Such a kind of theorem is not true for general unbounded closed sets K. As a counterexample one may consider $\displaystyle \mathcal {A}= {{\,\mathrm{curl}\,}}$ (i.e. usual quasiconvexity) and look at the set of conformal matrices $\displaystyle K= \{\lambda Q : \lambda \in \mathbb {R}^+, Q \in SO(n) \} \subset \mathbb {R}^{n \times n}$. If $\displaystyle n \ge 2$ is even, by [24], there exists a quasiconvex function $\displaystyle F :\mathbb {R}^{n \times n} \rightarrow \mathbb {R}$ with $\displaystyle F(x) = 0 \Leftrightarrow x \in K$ and

$$\begin{aligned} 0 \le F(A) \le C(1+ \vert A \vert ^{n/2}). \end{aligned}$$

On the other hand, let $\displaystyle n \ge 4$ be even and $\displaystyle F :\mathbb {R}^{n \times n} \rightarrow \mathbb {R}$ be a rank-one convex function with $\displaystyle F_{\vert K} =0$ and for some $\displaystyle p < n/2$

$$\begin{aligned} 0 \le F(A) \le C(1+ \vert A \vert ^{p}). \end{aligned}$$

Then $\displaystyle F=0$ by [37].

A reason for the nice behaviour of compact sets is that for such sets all distance functions are coercive, i.e.

$$\begin{aligned} {{\,\mathrm{dist}\,}}(v,K)^p \ge \vert v \vert ^p - C, \end{aligned}$$

which is obviously not true for unbounded sets.

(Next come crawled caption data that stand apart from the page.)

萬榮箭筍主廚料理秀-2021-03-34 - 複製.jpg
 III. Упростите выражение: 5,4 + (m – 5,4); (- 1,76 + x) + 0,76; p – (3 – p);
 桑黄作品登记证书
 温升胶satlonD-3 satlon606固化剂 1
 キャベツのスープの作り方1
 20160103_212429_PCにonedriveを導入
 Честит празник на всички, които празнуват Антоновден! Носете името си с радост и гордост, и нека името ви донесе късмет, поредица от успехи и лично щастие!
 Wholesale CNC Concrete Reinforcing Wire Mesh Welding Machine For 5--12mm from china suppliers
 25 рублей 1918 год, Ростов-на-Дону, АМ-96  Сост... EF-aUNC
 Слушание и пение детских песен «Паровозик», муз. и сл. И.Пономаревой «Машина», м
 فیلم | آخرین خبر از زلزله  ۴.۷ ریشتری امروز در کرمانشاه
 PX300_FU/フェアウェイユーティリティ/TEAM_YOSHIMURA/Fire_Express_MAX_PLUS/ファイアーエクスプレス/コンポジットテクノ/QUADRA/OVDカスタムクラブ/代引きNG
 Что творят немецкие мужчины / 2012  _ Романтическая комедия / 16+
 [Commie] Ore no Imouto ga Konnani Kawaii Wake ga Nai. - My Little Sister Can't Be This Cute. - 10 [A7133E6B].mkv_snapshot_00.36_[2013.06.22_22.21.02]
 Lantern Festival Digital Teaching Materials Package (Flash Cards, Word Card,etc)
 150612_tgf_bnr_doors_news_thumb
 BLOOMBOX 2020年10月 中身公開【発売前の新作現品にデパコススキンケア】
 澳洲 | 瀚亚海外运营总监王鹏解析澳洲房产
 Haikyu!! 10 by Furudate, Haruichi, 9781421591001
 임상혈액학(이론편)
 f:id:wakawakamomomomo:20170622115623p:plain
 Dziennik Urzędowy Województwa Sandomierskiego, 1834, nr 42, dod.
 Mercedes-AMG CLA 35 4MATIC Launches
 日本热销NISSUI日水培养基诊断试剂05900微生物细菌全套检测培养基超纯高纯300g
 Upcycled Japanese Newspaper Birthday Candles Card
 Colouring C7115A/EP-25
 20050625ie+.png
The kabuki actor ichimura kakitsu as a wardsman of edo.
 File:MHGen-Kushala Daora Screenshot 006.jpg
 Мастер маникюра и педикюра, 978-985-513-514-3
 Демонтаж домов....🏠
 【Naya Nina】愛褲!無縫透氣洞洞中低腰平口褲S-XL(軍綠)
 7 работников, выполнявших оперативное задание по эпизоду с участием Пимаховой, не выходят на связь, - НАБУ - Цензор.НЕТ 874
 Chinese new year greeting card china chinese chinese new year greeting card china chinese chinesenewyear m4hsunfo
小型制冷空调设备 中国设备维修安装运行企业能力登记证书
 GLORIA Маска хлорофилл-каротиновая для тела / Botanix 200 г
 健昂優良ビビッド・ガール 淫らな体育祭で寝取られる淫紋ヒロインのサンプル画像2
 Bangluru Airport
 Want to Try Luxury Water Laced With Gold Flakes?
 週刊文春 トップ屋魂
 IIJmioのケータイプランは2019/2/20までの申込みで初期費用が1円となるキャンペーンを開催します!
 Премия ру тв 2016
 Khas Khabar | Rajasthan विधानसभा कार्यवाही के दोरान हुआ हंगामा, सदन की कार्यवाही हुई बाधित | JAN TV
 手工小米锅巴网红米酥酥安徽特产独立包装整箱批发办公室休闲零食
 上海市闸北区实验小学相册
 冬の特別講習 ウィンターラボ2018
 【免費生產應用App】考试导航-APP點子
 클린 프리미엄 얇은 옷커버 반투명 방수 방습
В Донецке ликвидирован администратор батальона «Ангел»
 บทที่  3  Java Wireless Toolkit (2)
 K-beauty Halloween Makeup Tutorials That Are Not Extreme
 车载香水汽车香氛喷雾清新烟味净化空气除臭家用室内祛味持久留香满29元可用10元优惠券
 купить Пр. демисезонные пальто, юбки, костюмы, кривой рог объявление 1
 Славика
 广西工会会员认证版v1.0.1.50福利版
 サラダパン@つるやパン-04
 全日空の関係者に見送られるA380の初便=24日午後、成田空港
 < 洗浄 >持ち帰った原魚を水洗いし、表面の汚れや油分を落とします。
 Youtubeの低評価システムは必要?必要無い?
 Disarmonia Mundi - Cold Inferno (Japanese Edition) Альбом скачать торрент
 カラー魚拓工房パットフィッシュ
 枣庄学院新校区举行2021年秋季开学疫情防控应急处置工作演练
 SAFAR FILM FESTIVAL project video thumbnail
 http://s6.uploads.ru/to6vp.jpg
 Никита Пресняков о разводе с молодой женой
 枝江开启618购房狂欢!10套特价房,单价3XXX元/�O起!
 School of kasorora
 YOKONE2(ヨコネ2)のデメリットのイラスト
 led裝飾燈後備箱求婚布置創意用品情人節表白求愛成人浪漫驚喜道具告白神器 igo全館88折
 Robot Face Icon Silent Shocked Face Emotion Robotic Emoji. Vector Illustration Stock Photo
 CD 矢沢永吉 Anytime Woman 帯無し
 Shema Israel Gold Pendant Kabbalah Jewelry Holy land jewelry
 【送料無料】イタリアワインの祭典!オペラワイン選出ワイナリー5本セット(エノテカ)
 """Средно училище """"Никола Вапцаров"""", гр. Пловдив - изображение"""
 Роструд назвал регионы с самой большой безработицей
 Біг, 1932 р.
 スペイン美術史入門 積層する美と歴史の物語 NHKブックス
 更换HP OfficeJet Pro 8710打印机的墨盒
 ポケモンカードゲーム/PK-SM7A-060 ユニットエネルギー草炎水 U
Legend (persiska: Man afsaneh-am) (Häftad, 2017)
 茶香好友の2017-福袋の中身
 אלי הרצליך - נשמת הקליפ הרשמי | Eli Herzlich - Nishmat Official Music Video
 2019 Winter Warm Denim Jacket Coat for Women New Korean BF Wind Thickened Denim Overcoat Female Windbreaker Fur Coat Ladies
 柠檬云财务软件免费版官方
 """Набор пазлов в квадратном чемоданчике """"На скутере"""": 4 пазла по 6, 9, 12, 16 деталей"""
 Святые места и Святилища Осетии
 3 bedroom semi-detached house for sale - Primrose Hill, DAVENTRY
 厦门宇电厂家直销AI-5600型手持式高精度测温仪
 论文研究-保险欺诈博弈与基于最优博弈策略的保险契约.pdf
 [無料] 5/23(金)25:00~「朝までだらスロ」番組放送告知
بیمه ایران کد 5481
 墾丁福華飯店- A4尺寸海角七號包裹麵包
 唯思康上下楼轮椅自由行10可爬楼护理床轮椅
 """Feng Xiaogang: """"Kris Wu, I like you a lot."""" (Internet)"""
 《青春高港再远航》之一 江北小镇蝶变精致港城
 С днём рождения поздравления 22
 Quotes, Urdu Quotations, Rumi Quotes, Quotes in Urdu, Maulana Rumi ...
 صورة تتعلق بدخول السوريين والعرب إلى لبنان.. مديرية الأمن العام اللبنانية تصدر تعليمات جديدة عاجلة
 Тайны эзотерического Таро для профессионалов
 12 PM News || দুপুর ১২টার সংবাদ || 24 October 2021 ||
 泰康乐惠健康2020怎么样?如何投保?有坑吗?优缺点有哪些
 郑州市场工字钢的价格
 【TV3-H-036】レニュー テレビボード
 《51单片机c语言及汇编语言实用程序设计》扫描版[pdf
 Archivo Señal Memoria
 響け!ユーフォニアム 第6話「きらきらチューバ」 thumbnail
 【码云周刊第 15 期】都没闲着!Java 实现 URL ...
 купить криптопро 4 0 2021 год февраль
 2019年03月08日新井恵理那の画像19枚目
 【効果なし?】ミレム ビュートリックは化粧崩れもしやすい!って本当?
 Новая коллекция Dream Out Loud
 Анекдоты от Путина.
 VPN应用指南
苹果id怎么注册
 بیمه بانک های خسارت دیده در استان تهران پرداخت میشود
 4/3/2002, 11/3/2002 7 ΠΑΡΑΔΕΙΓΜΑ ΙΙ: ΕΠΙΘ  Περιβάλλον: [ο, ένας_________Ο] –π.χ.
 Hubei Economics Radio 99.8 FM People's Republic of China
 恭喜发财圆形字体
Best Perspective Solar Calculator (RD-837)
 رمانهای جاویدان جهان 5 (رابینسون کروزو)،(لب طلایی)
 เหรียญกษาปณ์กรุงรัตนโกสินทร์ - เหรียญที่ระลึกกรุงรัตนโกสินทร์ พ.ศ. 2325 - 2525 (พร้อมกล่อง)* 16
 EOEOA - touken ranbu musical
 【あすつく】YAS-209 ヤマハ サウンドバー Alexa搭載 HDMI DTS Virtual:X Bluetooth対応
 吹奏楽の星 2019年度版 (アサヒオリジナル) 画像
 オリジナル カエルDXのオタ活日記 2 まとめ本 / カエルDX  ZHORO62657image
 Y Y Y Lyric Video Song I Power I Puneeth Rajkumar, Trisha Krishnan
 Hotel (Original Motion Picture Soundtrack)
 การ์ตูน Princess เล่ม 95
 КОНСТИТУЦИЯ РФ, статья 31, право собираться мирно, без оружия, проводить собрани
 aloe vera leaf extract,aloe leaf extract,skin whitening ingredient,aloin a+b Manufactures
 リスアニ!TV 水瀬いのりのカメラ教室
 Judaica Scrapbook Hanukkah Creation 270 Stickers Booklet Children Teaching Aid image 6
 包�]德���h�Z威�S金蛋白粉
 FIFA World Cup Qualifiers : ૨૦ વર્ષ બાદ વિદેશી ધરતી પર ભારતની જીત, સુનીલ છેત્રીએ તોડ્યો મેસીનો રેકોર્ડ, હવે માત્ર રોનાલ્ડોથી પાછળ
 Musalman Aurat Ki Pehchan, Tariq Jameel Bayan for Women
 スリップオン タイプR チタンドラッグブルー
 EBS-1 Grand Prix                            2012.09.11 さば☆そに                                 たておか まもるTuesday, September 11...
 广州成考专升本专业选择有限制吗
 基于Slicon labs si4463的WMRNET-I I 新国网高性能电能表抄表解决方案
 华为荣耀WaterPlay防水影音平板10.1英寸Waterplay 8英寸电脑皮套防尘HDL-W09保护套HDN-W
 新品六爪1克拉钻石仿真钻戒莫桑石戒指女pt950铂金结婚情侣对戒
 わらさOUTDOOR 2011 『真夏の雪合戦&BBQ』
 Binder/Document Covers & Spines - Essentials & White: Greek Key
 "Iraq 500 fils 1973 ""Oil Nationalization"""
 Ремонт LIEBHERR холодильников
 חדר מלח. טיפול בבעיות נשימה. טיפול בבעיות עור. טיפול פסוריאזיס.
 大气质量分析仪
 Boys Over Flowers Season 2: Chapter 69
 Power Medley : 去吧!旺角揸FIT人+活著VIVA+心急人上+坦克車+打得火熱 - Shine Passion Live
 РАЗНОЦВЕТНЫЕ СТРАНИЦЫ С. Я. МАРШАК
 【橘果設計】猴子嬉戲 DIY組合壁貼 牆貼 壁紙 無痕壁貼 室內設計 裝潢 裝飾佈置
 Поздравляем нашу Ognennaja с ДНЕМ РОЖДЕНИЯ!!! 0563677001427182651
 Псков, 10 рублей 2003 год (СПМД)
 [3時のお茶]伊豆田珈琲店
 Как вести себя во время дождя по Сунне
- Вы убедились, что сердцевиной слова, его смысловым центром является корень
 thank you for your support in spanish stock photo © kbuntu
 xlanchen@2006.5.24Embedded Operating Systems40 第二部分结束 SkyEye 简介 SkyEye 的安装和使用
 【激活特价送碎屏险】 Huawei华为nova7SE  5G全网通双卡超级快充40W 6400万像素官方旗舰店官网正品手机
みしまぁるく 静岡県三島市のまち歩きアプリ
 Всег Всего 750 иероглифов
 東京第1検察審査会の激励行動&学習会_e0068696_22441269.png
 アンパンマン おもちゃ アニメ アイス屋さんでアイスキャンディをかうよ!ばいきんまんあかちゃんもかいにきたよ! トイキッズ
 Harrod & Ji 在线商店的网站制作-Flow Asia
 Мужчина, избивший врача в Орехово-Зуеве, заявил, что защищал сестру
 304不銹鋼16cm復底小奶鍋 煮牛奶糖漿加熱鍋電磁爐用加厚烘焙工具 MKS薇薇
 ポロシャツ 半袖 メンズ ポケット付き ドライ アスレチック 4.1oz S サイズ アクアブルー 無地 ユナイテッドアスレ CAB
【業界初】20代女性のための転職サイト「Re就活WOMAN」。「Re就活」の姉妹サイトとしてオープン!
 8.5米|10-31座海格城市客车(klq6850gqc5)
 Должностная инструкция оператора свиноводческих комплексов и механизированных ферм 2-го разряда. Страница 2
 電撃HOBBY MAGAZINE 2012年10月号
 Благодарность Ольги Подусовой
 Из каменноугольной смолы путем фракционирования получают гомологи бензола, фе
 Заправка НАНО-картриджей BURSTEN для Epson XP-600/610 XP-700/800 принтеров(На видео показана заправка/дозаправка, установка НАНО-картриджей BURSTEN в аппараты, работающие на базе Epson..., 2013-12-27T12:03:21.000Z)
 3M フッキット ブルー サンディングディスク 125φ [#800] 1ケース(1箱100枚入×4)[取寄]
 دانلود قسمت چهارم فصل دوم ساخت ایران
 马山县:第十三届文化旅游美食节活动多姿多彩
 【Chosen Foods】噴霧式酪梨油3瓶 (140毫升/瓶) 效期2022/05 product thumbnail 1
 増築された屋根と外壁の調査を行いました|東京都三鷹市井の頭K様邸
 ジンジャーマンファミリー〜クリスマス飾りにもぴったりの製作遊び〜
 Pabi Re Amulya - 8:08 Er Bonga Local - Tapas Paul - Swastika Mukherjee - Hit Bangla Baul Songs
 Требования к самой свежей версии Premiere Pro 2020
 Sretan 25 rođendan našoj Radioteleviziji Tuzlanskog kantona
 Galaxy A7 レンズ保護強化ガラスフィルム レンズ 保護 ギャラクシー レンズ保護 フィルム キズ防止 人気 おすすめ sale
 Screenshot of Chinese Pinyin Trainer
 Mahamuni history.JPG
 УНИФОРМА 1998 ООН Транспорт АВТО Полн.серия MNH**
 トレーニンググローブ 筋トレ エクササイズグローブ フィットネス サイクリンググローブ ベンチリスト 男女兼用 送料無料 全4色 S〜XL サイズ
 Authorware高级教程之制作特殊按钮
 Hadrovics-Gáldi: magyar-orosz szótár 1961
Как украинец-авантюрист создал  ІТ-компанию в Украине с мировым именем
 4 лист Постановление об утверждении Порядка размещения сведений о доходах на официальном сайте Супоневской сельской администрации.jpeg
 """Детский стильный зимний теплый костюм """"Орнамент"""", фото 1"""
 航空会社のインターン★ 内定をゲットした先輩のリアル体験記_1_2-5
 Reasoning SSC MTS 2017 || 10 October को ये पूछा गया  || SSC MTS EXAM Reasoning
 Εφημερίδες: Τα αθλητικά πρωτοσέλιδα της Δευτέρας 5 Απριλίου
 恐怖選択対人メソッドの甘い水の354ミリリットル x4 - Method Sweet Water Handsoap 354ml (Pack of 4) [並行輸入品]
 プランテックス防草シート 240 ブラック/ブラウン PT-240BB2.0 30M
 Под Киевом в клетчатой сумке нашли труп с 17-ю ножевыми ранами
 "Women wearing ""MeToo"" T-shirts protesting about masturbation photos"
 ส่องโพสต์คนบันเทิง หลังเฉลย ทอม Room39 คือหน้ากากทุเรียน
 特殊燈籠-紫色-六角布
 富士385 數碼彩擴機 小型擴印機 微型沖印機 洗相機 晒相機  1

Coercivity of a function is often needed for relaxation results (c.f [6]).

6.2 $\displaystyle \mathcal {A}$-$\displaystyle \infty $ Young measures

We consider $\displaystyle \mathcal {M}(\mathbb {R}^d)$ the set of signed Radon measures with finite mass. Note that this is the dual space of $\displaystyle C_c(\mathbb {R}^d)$ with the dual pairing

$$\begin{aligned} \langle \mu ,f \rangle = \int _{\mathbb {R}^d} f(y)~ d \mu (y). \end{aligned}$$

For a measurable set $\displaystyle E \subset \mathbb {R}^N$ we call $\displaystyle \mu : E \rightarrow \mathcal {M}(\mathbb {R}^d)$ weak$\displaystyle *$ measurable if the map

$$\begin{aligned} x \longmapsto \langle \mu _x,f \rangle \end{aligned}$$

is measurable for all $\displaystyle f \in C_c(\mathbb {R}^d)$. Later, we may consider the space $\displaystyle L^{\infty }_w (E,\mathcal {M}(\mathbb {R}^d))$, which is the space of all weakly measurable maps such that $\displaystyle {{\,\mathrm{spt}\,}}\mu _x \subset B(0,R)$ for some $\displaystyle R>0$ and for a.e. $\displaystyle x \in E$. This space is equipped with the topology $\displaystyle \nu ^n \overset{*}{\rightharpoonup }\nu $ iff $\displaystyle \forall f \in C_0(\mathbb {R}^d)$

$$\begin{aligned} \langle \nu ^n_x , f \rangle \overset{*}{\rightharpoonup }\langle \nu _x , f \rangle \text { in } L^{\infty }(E). \end{aligned}$$

Remark 6.6

The topology of $\displaystyle L^{\infty }_w(E,\mathcal {M}(\mathbb {R}^d))$ is metrisable on bounded sets. In this setting, we call a set $\displaystyle X \subset L^{\infty }_w(E,\mathcal {M}(\mathbb {R}^d))$ bounded, if

1
There is $\displaystyle R>0$, such that for all $\displaystyle \mu \in X$ the measure $\displaystyle \mu _x$ is supported in B(0, R) for almost every $\displaystyle x \in E$;
2
There is $\displaystyle C>0$, such that for all $\displaystyle \mu \in X$ the mass $\displaystyle \Vert \mu _x \Vert _{\mathcal {M}(\mathbb {R}^d)} \le C$ for almost every $\displaystyle x \in E$.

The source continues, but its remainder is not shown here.